AI Researchers Propose ‘GANgealing’: A GAN-Supervised Algorithm That Learns Transformations of Input Images to Bring Them into Better Joint Alignment

The correspondence problem of visual alignment is one that computer vision algorithms must solve for many different applications.
It’s considered a critical element in Optical Flow, 3D Matching, and Medical Imaging, to name just some examples; it also impacts Tracking and Augmented Reality.
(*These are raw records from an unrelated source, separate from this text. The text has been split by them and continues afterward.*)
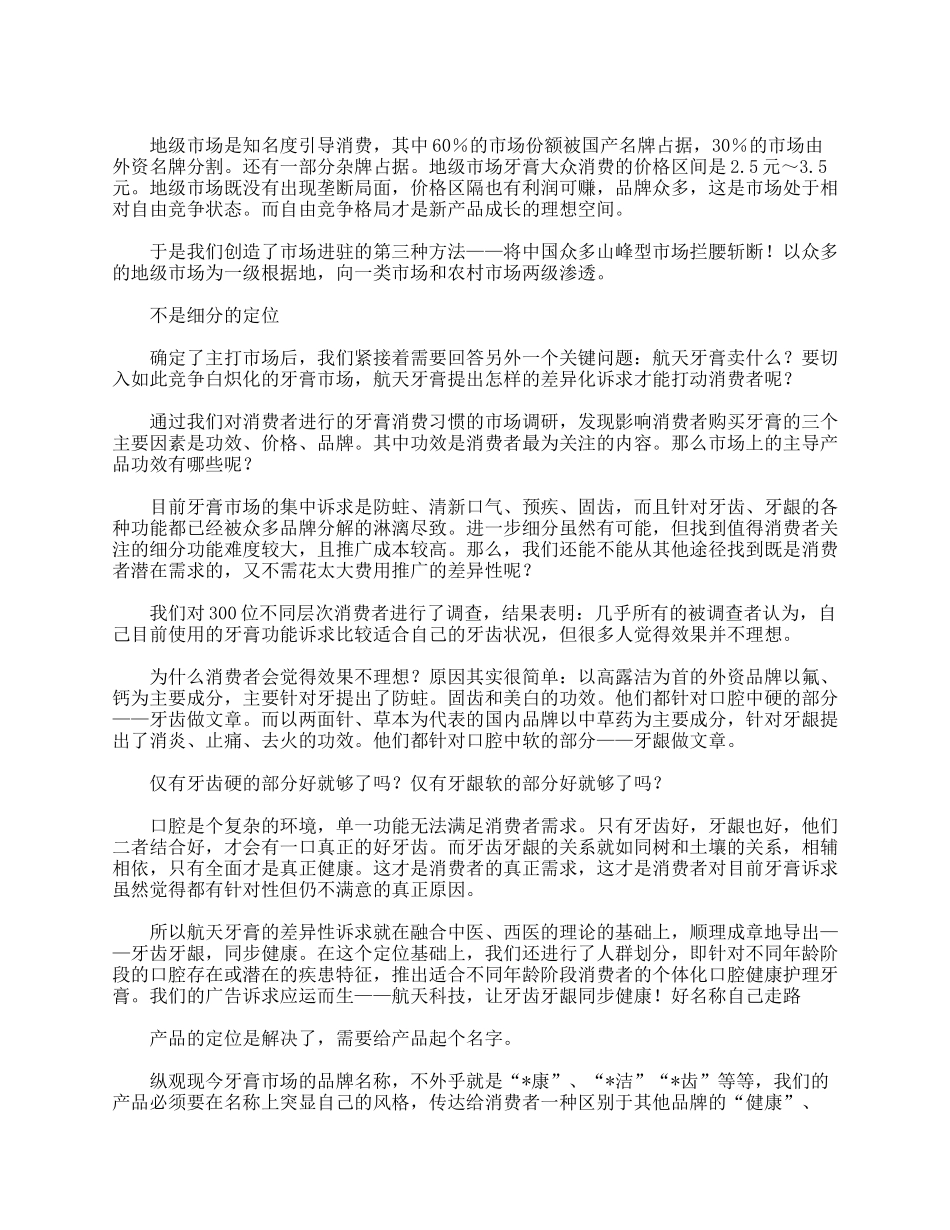 地级市场是知名度引导消费，其中60%的市场份额被国产名牌占据，30%的市场由外资名牌分割。还有一部分杂牌占据。地级市场牙膏大众消费的价格区间是2.5元～3.5元。地级市场既没有出现垄断局面，价格区隔也有利润可赚，品牌众多，这是市场处于相对自由竞争状态。而自由竞争格局才是新产品成长的理想空间。

于是我们创造了市场进驻的第三种方法——将中国众多山峰型市场拦腰斩断！以众多的地级市场为一级根据地，向一类市场和农村市场两级渗透。

不是细分的定位

确定了主打市场后，我们紧接着需要回答另外一个关键问题：航天牙膏卖什么？要切入如此竞争白炽化的牙膏市场，航天牙膏提出怎样的差异化诉求才能打动消费者呢？

通过我们对消费者进行的牙膏消费习惯的市场调研，发现影响消费者购买牙膏的三个主要因素是功效、价格、品牌。其中功效是消费者最为关注的内容。那么市场上的主导产品功效有哪些呢？

目前牙膏市场的集中诉求是防蛀、清新口气、预疾、固齿，而且针对牙齿、牙龈的各种功能都已经被众多品牌分解的淋漓尽致。进一步细分虽然有可能，但找到值得消费者关注的细分功能难度较大，且推广成本较高。那么，我们还能不能从其他途径找到既是消费者潜在需求的，又不需花太大费用推广的差异性呢？

我们对300位不同层次消费者进行了调查，结果表明：几乎所有的被调查者认为，自己目前使用的牙膏功能诉求比较适合自己的牙齿状况，但很多人觉得效果并不理想。

为什么消费者会觉得效果不理想？原因其实很简单：以高露洁为首的外资品牌以氟、钙为主要成分，主要针对牙提出了防蛀。固齿和美白的功效。他们都针对口腔中硬的部分——牙齿做文章。而以两面针、草本为代表的国内品牌以中草药为主要成分，针对牙龈提出了消炎、止痛、去火的功效。他们都针对口腔中软的部分——牙龈做文章。

仅有牙齿硬的部分好就够了吗？仅有牙龈软的部分好就够了吗？

口腔是个复杂的环境，单一功能无法满足消费者需求。只有牙齿好，牙龈也好，他们二者结合好，才会有一口真正的好牙齿。而牙齿牙龈的关系就如同树和土壤的关系，相辅相依，只有全面才是真正健康。这才是消费者的真正需求，这才是消费者对目前牙膏诉求虽然觉得都有针对性但仍不满意的真正原因。

所以航天牙膏的差异性诉求就在融合中医、西医的理论的基础上，顺理成章地导出——牙齿牙龈，同步健康。在这个定位基础上，我们还进行了人群划分，即针对不同年龄阶段的口腔存在或潜在的疾患特征，推出适合不同年龄阶段消费者的个体化口腔健康护理牙膏。我们的广告诉求应运而生——航天科技，让牙齿牙龈同步健康！好名称自己走路

产品的定位是解决了，需要给产品起个名字。

纵观现今牙膏市场的品牌名称，不外乎就是“*康”、“*洁”“*齿”等等，我们的产品必须要在名称上突显自己的风格，传达给消费者一种区别于其他品牌的“健康”、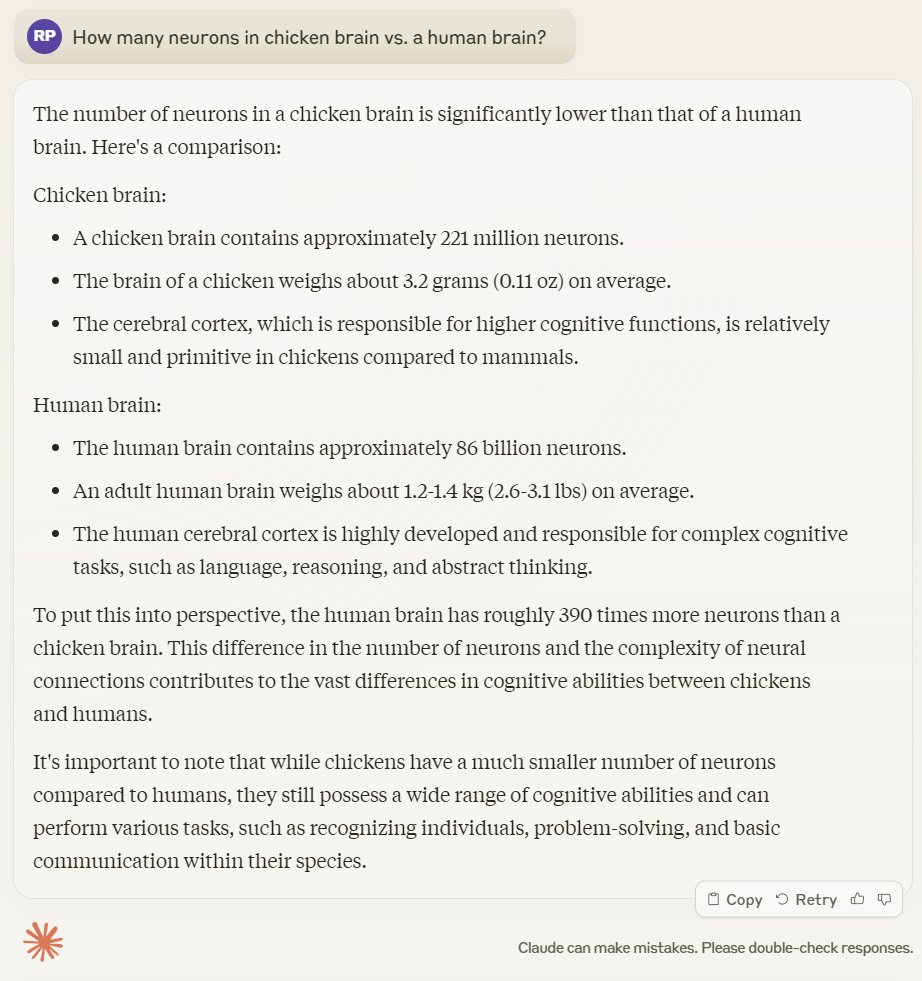 RP How many neurons in chicken brain vs. a human brain?

The number of neurons in a chicken brain is significantly lower than that of a human brain. Here's a comparison:

Chicken brain:

- A chicken brain contains approximately 221 million neurons.
- The brain of a chicken weighs about 3.2 grams (0.11 oz) on average.
- The cerebral cortex, which is responsible for higher cognitive functions, is relatively small and primitive in chickens compared to mammals.

Human brain:

- The human brain contains approximately 86 billion neurons.
- An adult human brain weighs about 1.2-1.4 kg (2.6-3.1 lbs) on average.
- The human cerebral cortex is highly developed and responsible for complex cognitive tasks, such as language, reasoning, and abstract thinking.

To put this into perspective, the human brain has roughly 390 times more neurons than a chicken brain. This difference in the number of neurons and the complexity of neural connections contributes to the vast differences in cognitive abilities between chickens and humans.

It's important to note that while chickens have a much smaller number of neurons compared to humans, they still possess a wide range of cognitive abilities and can perform various tasks, such as recognizing individuals, problem-solving, and basic communication within their species.

Copy Retry

Claude can make mistakes. Please double-check responses.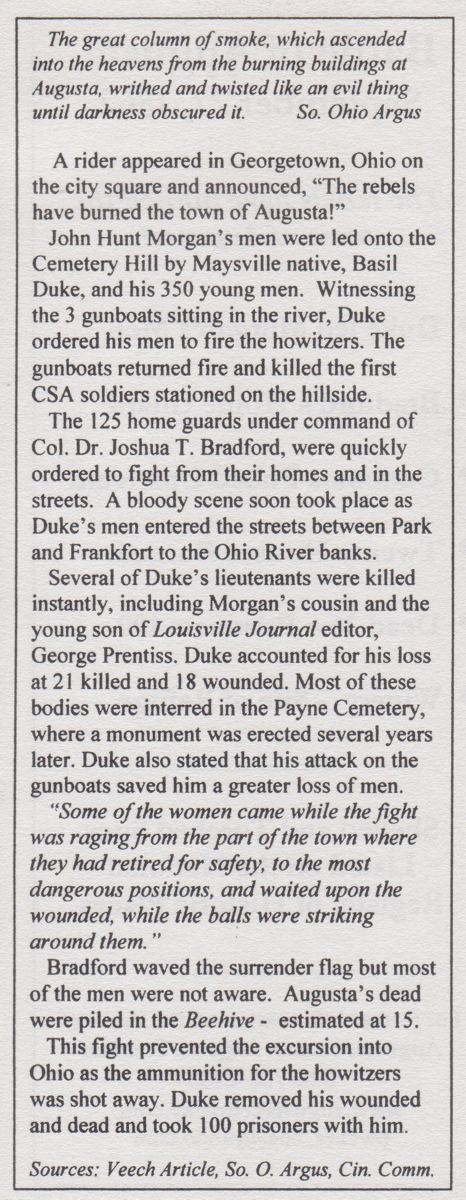 The great column of smoke, which ascended into the heavens from the burning buildings at Augusta, writhed and twisted like an evil thing until darkness obscured it. So. Ohio Argus

A rider appeared in Georgetown, Ohio on the city square and announced, "The rebels have burned the town of Augusta!"

John Hunt Morgan's men were led onto the Cemetery Hill by Maysville native, Basil Duke, and his 350 young men. Witnessing the 3 gunboats sitting in the river, Duke ordered his men to fire the howitzers. The gunboats returned fire and killed the first CSA soldiers stationed on the hillside.

The 125 home guards under command of Col. Dr. Joshua T. Bradford, were quickly ordered to fight from their homes and in the streets. A bloody scene soon took place as Duke's men entered the streets between Park and Frankfort to the Ohio River banks.

Several of Duke's lieutenants were killed instantly, including Morgan's cousin and the young son of Louisville Journal editor, George Prentiss. Duke accounted for his loss at 21 killed and 18 wounded. Most of these bodies were interred in the Payne Cemetery, where a monument was erected several years later. Duke also stated that his attack on the gunboats saved him a greater loss of men.

"Some of the women came while the fight was raging from the part of the town where they had retired for safety, to the most dangerous positions, and waited upon the wounded, while the balls were striking around them."

Bradford waved the surrender flag but most of the men were not aware. Augusta's dead were piled in the Beehive - estimated at 15.

This fight prevented the excursion into Ohio as the ammunition for the howitzers was shot away. Duke removed his wounded and dead and took 100 prisoners with him.

Sources: Veech Article, So. O. Argus, Cin. Comm.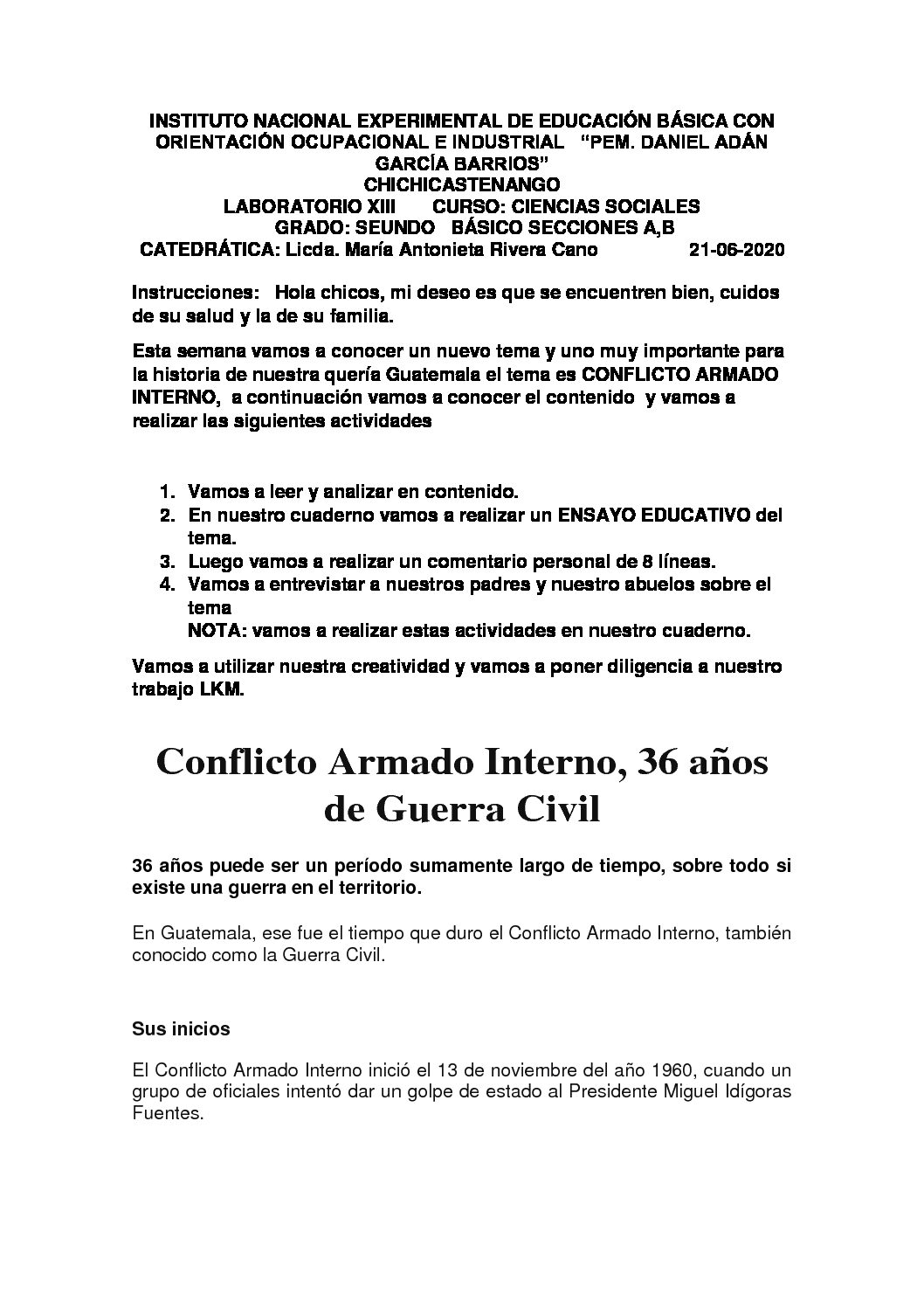 INSTITUTO NACIONAL EXPERIMENTAL DE EDUCACIÓN BÁSICA CON ORIENTACIÓN OCUPACIONAL E INDUSTRIAL "PEM. DANIEL ADÁN GARCÍA BARRIOS"
CHICHICASTENANGO
LABORATORIO XIII CURSO: CIENCIAS SOCIALES
GRADO: SEUNDO BÁSICO SECCIONES A,B
CATEDRÁTICA: Licda. María Antonieta Rivera Cano 21-06-2020

Instrucciones: Hola chicos, mi deseo es que se encuentren bien, cuidos de su salud y la de su familia.

Esta semana vamos a conocer un nuevo tema y uno muy importante para la historia de nuestra quería Guatemala el tema es CONFLICTO ARMADO INTERNO, a continuación vamos a conocer el contenido y vamos a realizar las siguientes actividades

1. Vamos a leer y analizar en contenido.
2. En nuestro cuaderno vamos a realizar un ENSAYO EDUCATIVO del tema.
3. Luego vamos a realizar un comentario personal de 8 líneas.
4. Vamos a entrevistar a nuestros padres y nuestro abuelos sobre el tema
NOTA: vamos a realizar estas actividades en nuestro cuaderno.

Vamos a utilizar nuestra creatividad y vamos a poner diligencia a nuestro trabajo LKM.

Conflicto Armado Interno, 36 años de Guerra Civil

36 años puede ser un período sumamente largo de tiempo, sobre todo si existe una guerra en el territorio.

En Guatemala, ese fue el tiempo que duro el Conflicto Armado Interno, también conocido como la Guerra Civil.

Sus inicios

El Conflicto Armado Interno inició el 13 de noviembre del año 1960, cuando un grupo de oficiales intentó dar un golpe de estado al Presidente Miguel Idígoras Fuentes.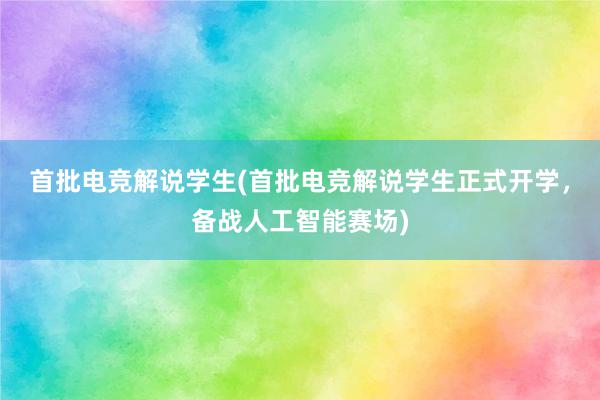 首批电竞解说学生(首批电竞解说学生正式开学，备战人工智能赛场)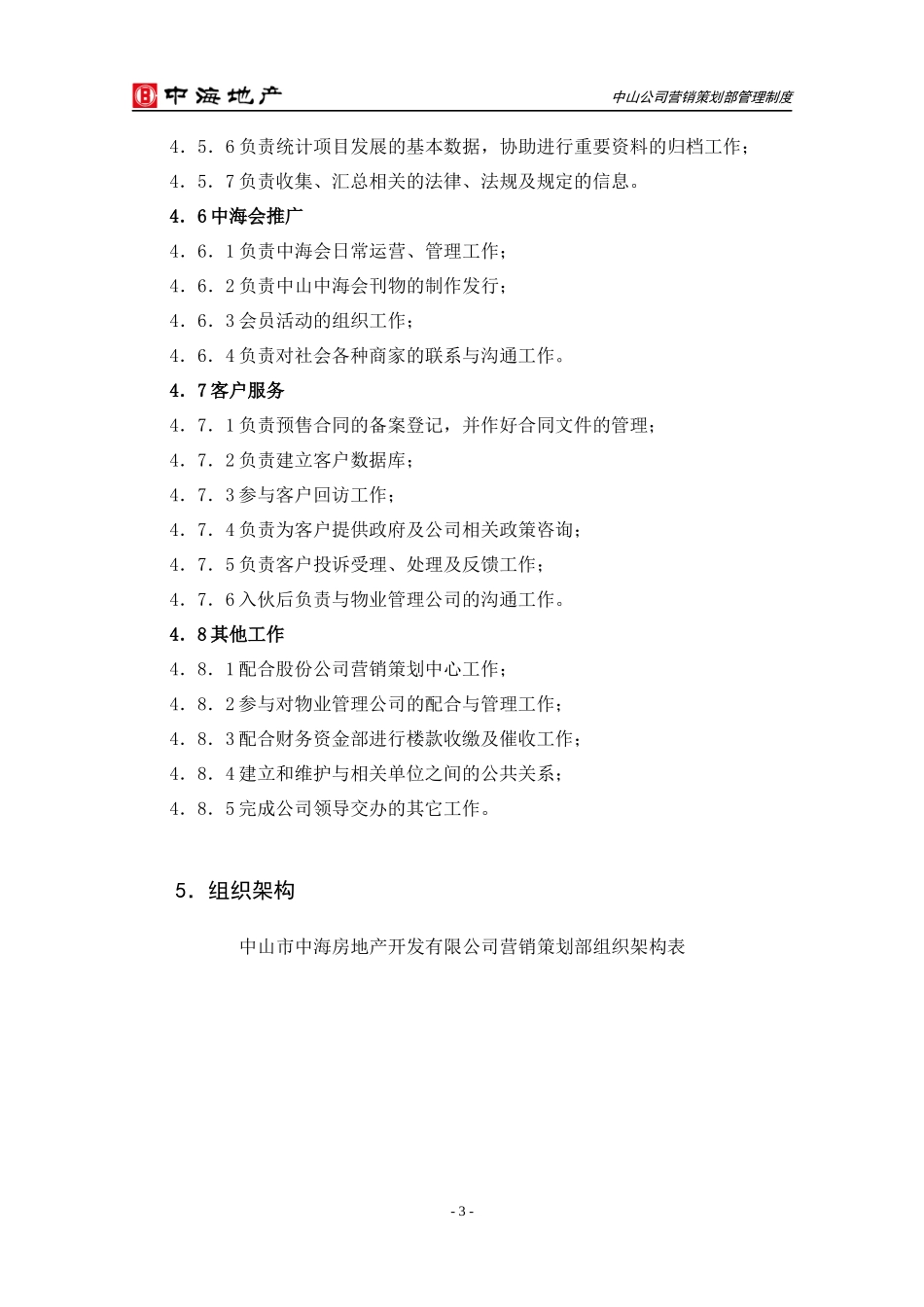 中海地产

中山公司营销策划部管理制度

4．5．6负责统计项目发展的基本数据，协助进行重要资料的归档工作；

4．5．7负责收集、汇总相关的法律、法规及规定的信息。

4．6中海会推广

4．6．1负责中海会日常运营、管理工作；

4．6．2负责中山中海会刊物的制作发行；

4．6．3会员活动的组织工作；

4．6．4负责对社会各种商家的联系与沟通工作。

4．7客户服务

4．7．1负责预售合同的备案登记，并作好合同文件的管理；

4．7．2负责建立客户数据库；

4．7．3参与客户回访工作；

4．7．4负责为客户提供政府及公司相关政策咨询；

4．7．5负责客户投诉受理、处理及反馈工作；

4．7．6入伙后负责与物业管理公司的沟通工作。

4．8其他工作

4．8．1配合股份公司营销策划中心工作；

4．8．2参与对物业管理公司的配合与管理工作；

4．8．3配合财务资金部进行楼款收缴及催收工作；

4．8．4建立和维护与相关单位之间的公共关系；

4．8．5完成公司领导交办的其它工作。

5．组织架构

中山市中海房地产开发有限公司营销策划部组织架构表

- 3 -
The current focus of alignment research is on pairwise alignments, but less attention has been paid to global joint alignments. Yet this problem too, requires a common reference frame for tasks like automatic keypoint annotation and augmented reality/editing work properly. The output emphasis shows that they are emphasizing how important it can be in certain applications. When training from jointly aligned datasets, such as FFHQ and AFHQ data sets combined with CelebA-Hq for example, generative models are more likely to produce high-quality representations.

Researchers from UC Berkeley, Carnegie Mellon University, Adobe Research, and MIT CSAIL propose a new algorithm called ‘GANgealing’. ‘GANgealing’ is a GAN-Supervised algorithm that learns transformations of input images to bring them into better joint alignment. The research team introduced the GAN-Supervised Learning framework to learn discriminative models and their generated training data jointly end-to-end.

The GAN-Supervised Learning framework is a way for training both the Spatial Transformer and target images at once. The model is generalizable, which means it may also work with real-world data. The researchers showed that their ‘GANgealing’ algorithm could successfully align complex data and discover dense correspondences on eight different datasets (LSUN Bicycles, Cats, Cars, Dogs, Horses and TVs, In-The-Wild CelebA, and CUB).

According to the researchers, the proposed ‘GANgealing’ algorithm is significantly better than past self-supervised correspondence algorithms and performs on par with state-of-the-art supervised correspondence methods. It does so without using any outside input or data augmentation though it was trained exclusively through GAN-generated data.